At the 12th week of gestation, the young mother went to K Hospital for examination and was diagnosed with stage 4 breast cancer. Falling in disbelief because of the bad news, she could not believe that the breast tumour discovered at the 8th week of gestation was not a normal milk inflammation in pregnant women.
Standing in front of the decision, either to abort the foetus to treat the cancer or keep the baby, L. decided to give birth to her child.
Doctor Nguyen Tien Duc, Head of the Emergency Department at the Hanoi-based K Hospital, informed that the patient was hospitalised at 22 weeks of pregnancy, with weak health condition, respiratory failure, breathing difficulties and pleural effusion. After L.’s family unanimously agreed to keep the baby, the hospital consulted other medical facilities with specialists from Military Hospital 103 and the National Hospital of Obstetrics and Gynaecology (NHOG) all agreeing to try to keep the baby in the womb as long as they could.

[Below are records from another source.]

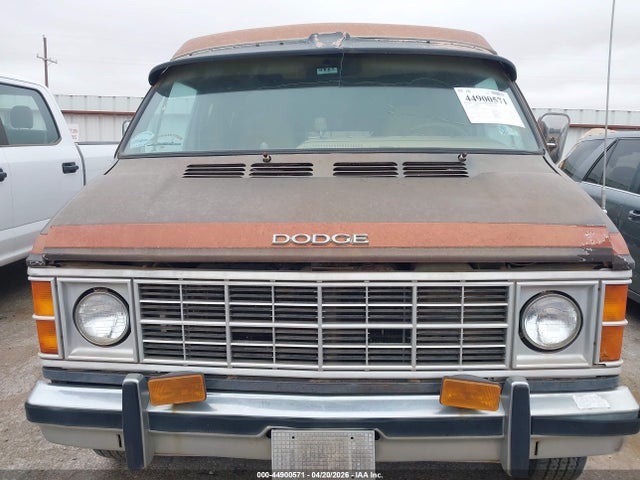 Продаж на аукціоні авто 1979 Dodge Tradesman Van, vin: B25JF9X157192, номер лоту: 44900571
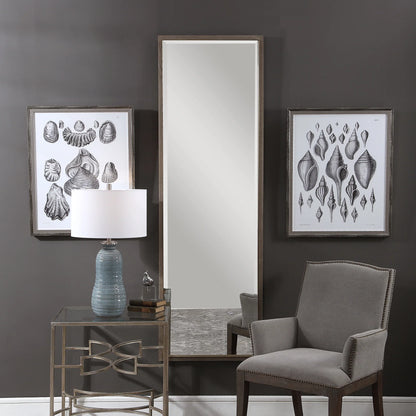 Uttermost Kian Wooden Dressing Mirror 09583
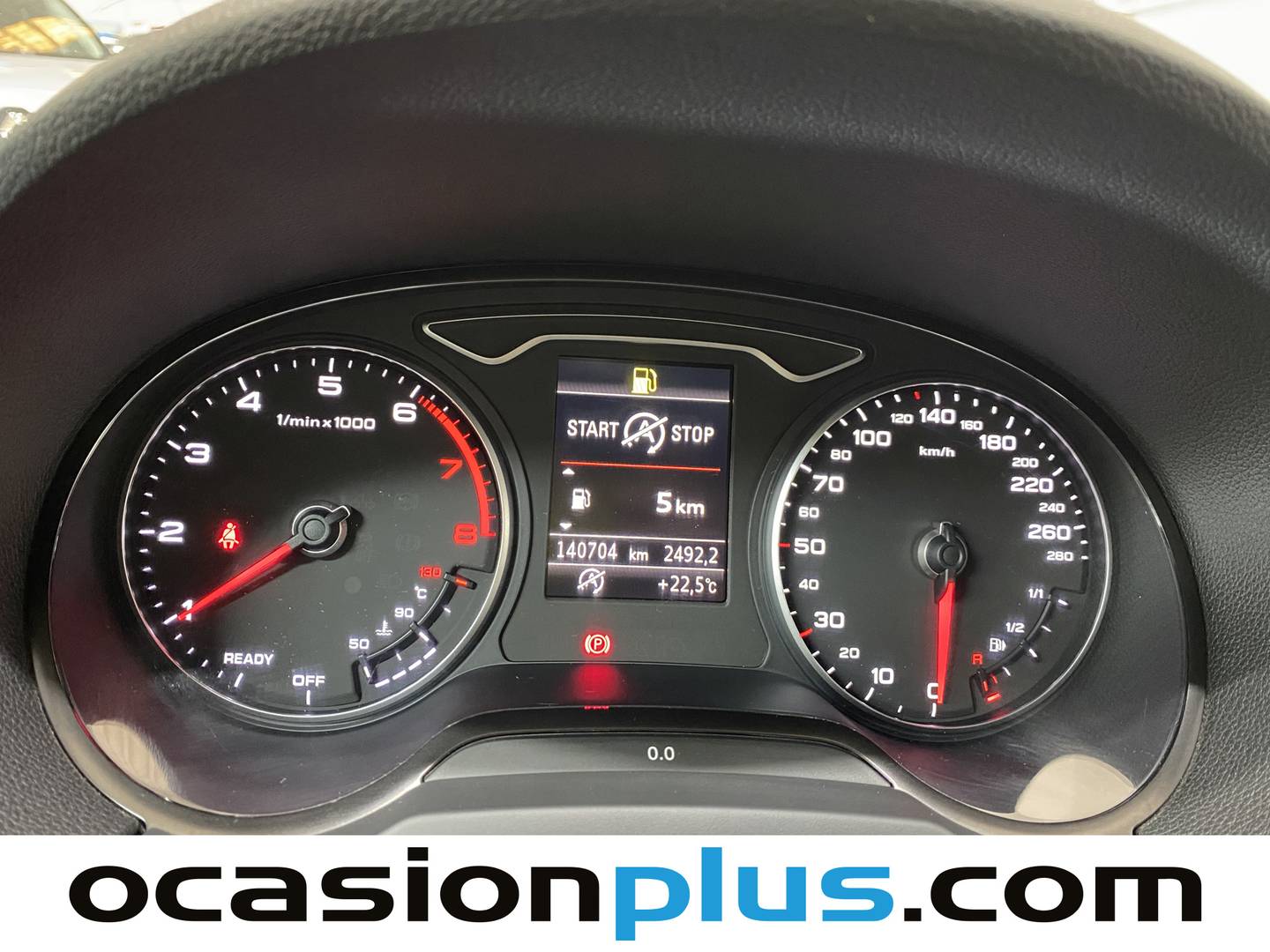 Audi A3 Audi A3 Sportback S line 35 TFSI (150 CV) de ocasión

L was admitted to the K Hospital for periodic follow-ups and antenatal care and to the development of the foetus. At week 22, she underwent two chemotherapy treatments. Six weeks after chemotherapy, she showed signs of dyspnoea and the patient was immediately switched to Emergency Department for symptomatic treatment. All medications used were carefully considered by doctors so as not to affect the foetus.
During over two months in hospital, the patient could not breathe but had to sit 24 hours a day, only sleeping for two hours a day, tired and painful due to the cancer spreading to her bones, lungs and other organs.
On May 22, as the foetus was at the 31st week, the doctors at K Hospital realised that the stamina of the mother was limited, dangerous to the life of both mother and child, so they decided to cooperate with the NHOG for a caesarean section on L to help her deliver the baby.
The surgery was also extremely rare as doctors had to perform surgery to deliver the baby when the mother was in a sitting position, making it extremely difficult to perform a C-section. As the patient’s health was weakened, the operation was truly a great challenge to the team of 20 doctors.
Associate Professor, Dr. Tran Danh Cuong, from the NHOG, who directly performed the rare C-section, was touched when saying that L. is a resilient mother even though her body was very weak and had to bend to breathe. “The little strength from that mother touched all the medical staff but we had to manipulate very quickly,” Dr. Cuong said.
The moment the baby boy was born was also the moment that the young mother and the surgical team fell into tears. The 1.5 kg baby was then received by emergency physicians in the incubator and transferred to the NHOG for further care. The doctors continued to complete the operation and then another fight in the hope of saving the mother.
Doctor Nguyen Tien Duc shared that, during the surgery, the doctors couldn’t induce anaesthesia because the patient may not have regained consciousness, so only spinal anaesthesia was used. “The operation was very stressful and there was a risk of losing both the mother and the baby. But with the high concentration, the surgical team, consisting of the leading doctors at the two hospitals, successfully helped L. to deliver her baby. Do Binh An was born in the infinite love of his mother and all the doctors,” Duc said.
Accompanying her daughter during the painful period of cancer, Ngan, L's mother could not hide her tears when thinking about her unfortunate daughter and her grandson lying in a glass cage. “Our family is really grateful to the doctors who have dedicated themselves to helping both L. and her son. We don't know what to say, but Binh An's birth is the second revival of my daughter. She will have more energy to see her son, more and longer,” Ngan said in tears.